**Job item:**
Echo back, unchanged, every line from the first one down through the line that contains "What percentage change is printed above the Mittelschulabschluss".

**Given data:**
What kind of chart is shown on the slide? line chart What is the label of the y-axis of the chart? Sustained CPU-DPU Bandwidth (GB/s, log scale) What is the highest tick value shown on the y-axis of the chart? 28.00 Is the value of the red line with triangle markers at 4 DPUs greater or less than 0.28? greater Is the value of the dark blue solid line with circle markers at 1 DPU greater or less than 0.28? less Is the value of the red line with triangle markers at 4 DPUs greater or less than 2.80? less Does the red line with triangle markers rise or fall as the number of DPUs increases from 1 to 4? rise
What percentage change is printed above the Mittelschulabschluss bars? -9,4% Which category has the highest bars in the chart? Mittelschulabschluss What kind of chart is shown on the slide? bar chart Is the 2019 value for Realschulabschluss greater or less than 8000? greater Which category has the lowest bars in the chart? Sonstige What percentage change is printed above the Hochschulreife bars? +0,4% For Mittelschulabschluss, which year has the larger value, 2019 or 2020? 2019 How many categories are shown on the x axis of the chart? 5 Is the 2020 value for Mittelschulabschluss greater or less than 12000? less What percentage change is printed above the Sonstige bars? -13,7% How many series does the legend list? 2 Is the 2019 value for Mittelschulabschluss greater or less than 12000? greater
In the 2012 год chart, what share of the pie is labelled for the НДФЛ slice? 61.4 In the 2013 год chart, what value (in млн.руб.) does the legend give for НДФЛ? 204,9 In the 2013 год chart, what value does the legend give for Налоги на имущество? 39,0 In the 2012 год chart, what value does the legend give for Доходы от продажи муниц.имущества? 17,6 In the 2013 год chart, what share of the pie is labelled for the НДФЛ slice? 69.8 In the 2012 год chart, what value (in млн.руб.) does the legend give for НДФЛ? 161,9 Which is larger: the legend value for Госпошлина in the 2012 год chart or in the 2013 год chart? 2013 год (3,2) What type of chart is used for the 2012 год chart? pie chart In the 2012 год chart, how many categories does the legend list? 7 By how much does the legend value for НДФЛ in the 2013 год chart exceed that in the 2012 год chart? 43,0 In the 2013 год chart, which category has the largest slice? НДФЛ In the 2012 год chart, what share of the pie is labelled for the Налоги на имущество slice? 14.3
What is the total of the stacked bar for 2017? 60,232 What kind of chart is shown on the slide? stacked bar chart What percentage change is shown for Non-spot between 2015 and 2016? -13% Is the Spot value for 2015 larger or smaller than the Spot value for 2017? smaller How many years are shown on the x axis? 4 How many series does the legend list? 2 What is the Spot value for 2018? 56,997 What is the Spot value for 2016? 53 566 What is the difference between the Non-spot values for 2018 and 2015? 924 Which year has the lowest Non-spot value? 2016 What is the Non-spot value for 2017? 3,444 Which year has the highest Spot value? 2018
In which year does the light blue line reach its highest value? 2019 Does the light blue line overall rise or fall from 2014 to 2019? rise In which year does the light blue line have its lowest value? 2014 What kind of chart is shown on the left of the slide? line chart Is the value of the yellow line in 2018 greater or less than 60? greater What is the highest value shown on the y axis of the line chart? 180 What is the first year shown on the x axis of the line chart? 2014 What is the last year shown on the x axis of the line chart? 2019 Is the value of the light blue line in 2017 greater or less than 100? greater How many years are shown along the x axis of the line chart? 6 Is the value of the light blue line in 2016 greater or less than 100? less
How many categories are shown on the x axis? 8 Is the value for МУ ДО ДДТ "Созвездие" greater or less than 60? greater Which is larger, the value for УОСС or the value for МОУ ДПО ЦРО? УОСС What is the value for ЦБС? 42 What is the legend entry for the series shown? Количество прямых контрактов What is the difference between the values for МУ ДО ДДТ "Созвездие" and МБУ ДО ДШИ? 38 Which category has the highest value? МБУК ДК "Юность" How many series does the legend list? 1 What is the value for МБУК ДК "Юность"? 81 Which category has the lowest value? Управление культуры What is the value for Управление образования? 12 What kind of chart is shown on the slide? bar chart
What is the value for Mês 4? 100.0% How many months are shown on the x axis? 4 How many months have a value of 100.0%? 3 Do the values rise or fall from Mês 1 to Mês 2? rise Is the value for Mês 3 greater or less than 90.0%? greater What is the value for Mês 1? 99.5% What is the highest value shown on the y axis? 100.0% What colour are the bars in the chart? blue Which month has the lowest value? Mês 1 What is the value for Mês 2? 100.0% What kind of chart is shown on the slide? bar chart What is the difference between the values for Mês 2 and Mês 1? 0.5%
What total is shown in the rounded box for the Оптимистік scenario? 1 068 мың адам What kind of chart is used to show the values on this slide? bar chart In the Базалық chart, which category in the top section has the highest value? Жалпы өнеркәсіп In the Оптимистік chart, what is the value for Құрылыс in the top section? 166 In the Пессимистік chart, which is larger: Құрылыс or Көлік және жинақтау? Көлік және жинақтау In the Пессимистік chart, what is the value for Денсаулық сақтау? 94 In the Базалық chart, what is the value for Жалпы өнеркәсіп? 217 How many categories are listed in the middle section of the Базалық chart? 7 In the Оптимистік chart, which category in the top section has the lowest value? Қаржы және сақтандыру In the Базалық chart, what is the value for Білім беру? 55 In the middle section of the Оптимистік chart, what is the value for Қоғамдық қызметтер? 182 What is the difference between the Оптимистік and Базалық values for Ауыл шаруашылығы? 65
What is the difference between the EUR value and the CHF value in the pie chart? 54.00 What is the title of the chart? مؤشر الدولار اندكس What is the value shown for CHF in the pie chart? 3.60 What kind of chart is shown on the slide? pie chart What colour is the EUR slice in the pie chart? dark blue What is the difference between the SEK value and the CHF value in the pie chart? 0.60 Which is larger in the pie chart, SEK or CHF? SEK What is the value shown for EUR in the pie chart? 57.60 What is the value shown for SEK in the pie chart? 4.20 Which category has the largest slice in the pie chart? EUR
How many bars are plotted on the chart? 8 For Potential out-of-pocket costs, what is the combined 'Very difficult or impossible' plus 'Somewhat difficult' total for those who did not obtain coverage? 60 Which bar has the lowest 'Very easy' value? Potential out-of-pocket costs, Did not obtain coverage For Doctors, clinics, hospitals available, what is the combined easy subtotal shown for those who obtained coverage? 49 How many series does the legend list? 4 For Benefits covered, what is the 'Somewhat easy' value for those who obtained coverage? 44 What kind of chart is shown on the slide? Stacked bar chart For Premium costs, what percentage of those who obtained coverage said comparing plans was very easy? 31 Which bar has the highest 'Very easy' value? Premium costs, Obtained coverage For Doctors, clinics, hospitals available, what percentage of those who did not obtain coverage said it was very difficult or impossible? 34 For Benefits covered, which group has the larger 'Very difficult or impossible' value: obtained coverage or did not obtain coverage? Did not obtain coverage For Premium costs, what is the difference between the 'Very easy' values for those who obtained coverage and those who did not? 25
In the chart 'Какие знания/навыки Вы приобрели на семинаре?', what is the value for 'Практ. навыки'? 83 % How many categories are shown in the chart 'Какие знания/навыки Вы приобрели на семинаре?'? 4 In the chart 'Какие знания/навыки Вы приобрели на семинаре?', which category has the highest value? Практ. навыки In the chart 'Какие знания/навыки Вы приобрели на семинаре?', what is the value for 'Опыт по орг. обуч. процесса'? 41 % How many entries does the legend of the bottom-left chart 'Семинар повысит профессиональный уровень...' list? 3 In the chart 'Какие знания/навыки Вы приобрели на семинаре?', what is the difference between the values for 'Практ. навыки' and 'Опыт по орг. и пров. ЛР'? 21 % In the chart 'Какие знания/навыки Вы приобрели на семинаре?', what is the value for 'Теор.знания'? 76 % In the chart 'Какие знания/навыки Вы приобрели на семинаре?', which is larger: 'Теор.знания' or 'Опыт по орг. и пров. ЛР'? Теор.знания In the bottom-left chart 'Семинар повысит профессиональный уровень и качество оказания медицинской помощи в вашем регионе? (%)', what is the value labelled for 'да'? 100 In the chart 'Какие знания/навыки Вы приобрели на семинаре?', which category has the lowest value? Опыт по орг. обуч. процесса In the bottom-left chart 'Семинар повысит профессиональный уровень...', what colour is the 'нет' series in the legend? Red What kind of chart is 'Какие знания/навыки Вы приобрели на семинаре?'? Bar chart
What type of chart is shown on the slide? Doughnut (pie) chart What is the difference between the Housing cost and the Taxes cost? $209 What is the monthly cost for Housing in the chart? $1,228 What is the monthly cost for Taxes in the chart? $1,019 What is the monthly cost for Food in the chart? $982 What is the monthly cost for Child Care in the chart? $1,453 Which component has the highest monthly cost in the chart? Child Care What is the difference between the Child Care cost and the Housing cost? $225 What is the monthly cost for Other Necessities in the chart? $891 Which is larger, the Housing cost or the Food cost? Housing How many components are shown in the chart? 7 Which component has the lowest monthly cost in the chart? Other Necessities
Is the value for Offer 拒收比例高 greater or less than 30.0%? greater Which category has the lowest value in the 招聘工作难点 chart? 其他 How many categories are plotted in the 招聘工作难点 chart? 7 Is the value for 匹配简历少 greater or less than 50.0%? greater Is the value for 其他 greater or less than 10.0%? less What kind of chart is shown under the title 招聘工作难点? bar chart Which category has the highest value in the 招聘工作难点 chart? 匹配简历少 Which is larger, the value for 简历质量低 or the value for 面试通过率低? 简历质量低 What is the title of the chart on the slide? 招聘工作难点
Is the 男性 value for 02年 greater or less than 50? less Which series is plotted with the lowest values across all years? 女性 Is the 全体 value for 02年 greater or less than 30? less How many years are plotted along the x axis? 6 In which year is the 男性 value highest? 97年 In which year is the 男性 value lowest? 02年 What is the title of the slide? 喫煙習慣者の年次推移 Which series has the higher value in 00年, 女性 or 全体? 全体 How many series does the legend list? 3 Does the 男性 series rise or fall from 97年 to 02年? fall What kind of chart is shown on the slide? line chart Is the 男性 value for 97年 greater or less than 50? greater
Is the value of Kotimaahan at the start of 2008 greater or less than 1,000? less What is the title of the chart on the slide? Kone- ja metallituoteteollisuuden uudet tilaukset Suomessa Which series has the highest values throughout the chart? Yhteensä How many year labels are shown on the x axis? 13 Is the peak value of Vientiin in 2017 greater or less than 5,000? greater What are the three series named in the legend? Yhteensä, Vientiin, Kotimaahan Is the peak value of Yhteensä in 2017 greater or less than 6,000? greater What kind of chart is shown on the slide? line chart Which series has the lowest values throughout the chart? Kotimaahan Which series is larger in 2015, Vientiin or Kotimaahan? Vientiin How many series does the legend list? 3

**Reply:**
What kind of chart is shown on the slide? line chart What is the label of the y-axis of the chart? Sustained CPU-DPU Bandwidth (GB/s, log scale) What is the highest tick value shown on the y-axis of the chart? 28.00 Is the value of the red line with triangle markers at 4 DPUs greater or less than 0.28? greater Is the value of the dark blue solid line with circle markers at 1 DPU greater or less than 0.28? less Is the value of the red line with triangle markers at 4 DPUs greater or less than 2.80? less Does the red line with triangle markers rise or fall as the number of DPUs increases from 1 to 4? rise
What percentage change is printed above the Mittelschulabschluss bars? -9,4% Which category has the highest bars in the chart? Mittelschulabschluss What kind of chart is shown on the slide? bar chart Is the 2019 value for Realschulabschluss greater or less than 8000? greater Which category has the lowest bars in the chart? Sonstige What percentage change is printed above the Hochschulreife bars? +0,4% For Mittelschulabschluss, which year has the larger value, 2019 or 2020? 2019 How many categories are shown on the x axis of the chart? 5 Is the 2020 value for Mittelschulabschluss greater or less than 12000? less What percentage change is printed above the Sonstige bars? -13,7% How many series does the legend list? 2 Is the 2019 value for Mittelschulabschluss greater or less than 12000? greater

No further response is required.